In the text about Ellen Shea and her son Colin, where was the therapist's office located?

▶ [Page text]:
:::::

Three weeks ago, Ellen Shea drove her 4-year-old son, Colin, to see a therapist -- the first therapist she or anyone in her family had ever seen. "Why are we doing this?" asked Colin, squirming in the backseat. His sisters, ages 7 months and 2 years, were at home with a baby-sitter. "What is this for?"
Is that Dan talking? Her son was speaking in a pitch-perfect imitation of his father. Shea said nothing. She kept her eyes on the road.
On the evening of September 11, Shea told Colin that there'd been a terrible accident at Daddy's building, that a plane had hit it, that the plane had made the building fall down. Colin's father was a partner at Cantor Fitzgerald. He died that day along with his brother, Joseph, another Pelham resident and top executive at the firm. "Then I said that Daddy's not coming home, so we had to look for him in our hearts," she says. "I didn't want him to think it was permanent, but who was I kidding? It just seemed like a way to give Colin faith." And a way to maintain continuity. "I tell him that if he speaks to him, Daddy can hear," she says. "And after we read books at night, I say, 'Tell daddy about your day.' "
The therapist's office was in a small apartment complex in Scarsdale. Shea parked, walked in, and took a seat on a leather chair with a tapestry pillow. Her son headed for a children's corner filled with toys. "My dad is dead," he calmly told the psychiatrist, a kindly woman in loose-fitting clothing. The doctor tried to get Colin to elaborate, but he didn't. She tried to get him to draw what happened at the World Trade Center, but he wouldn't. He played with some action figures. The session ended. Shea still isn't sure what to make of it.
"I don't think he conceptualizes this," she explains. "He's only wept once this whole time, and it was very short -- he was on to cartoons ten minutes later. So when I took him to see this woman, I thought, Is this bad? Am I just creating more drama? Four and a half is a very magical age. Children that age handle things far better than we do . . . " She hesitates. "Maybe it just wasn't a good fit," she says. "Or it could be the Irish culture: Let's not sit on a couch and create things. I don't know."
She worries. Colin's grief barely shows on the surface. But memories of his father still crowd his imagination. "Dan used to do this thing," she abruptly says. "He'd go into Colin's room every night before bed and say, 'Guess who's my best friend? You!' " Her voice, strong and even until this moment, starts to break. "The night after my husband's service, Colin crawled into bed with me, and he said, 'Hey, mom! Guess who's my new best friend? You!' " She starts to sob. "And I was like, Is that Dan talking? Dan? Is that you?"
On September 11, as many as 10,000 children lost a parent in the World Trade Center. A few lost both mother and father; many more were robbed of the only parent they had. A startling number were also very, very young; flip through the sketches of the deceased in the Times, and you realize how many victims were young family men, fellows who still had the stamina to work Wall Street hours or the strength to charge up dozens of flights of stairs with 80 pounds of firefighting equipment on their backs.

:::::

[Dataset entries]
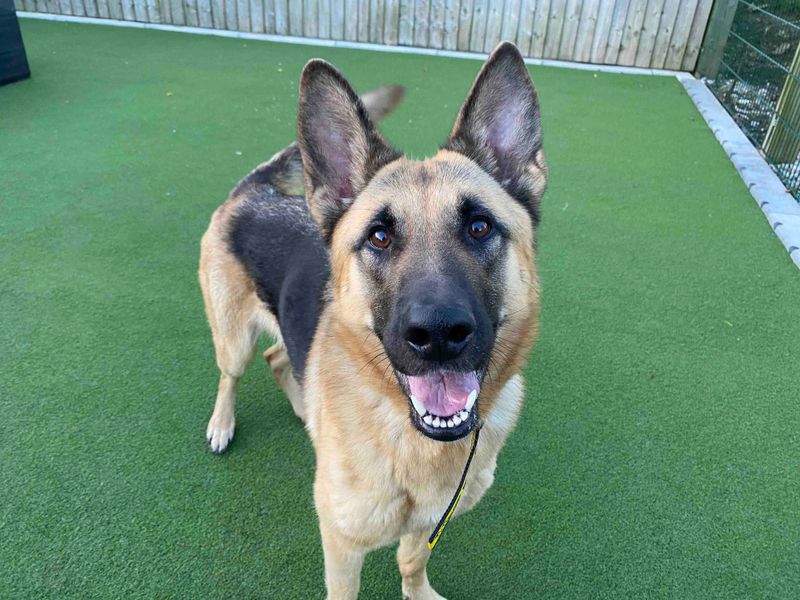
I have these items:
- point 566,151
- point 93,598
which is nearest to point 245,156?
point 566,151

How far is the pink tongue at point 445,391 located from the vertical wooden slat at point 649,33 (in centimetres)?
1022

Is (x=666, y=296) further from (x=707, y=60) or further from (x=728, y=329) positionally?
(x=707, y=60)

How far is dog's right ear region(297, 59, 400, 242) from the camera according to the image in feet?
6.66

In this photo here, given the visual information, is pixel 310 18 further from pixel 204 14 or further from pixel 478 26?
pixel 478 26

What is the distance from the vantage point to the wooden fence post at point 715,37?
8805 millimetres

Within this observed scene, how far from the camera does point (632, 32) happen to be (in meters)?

:::::

▶ [Answer below]:
In a small apartment complex in Scarsdale.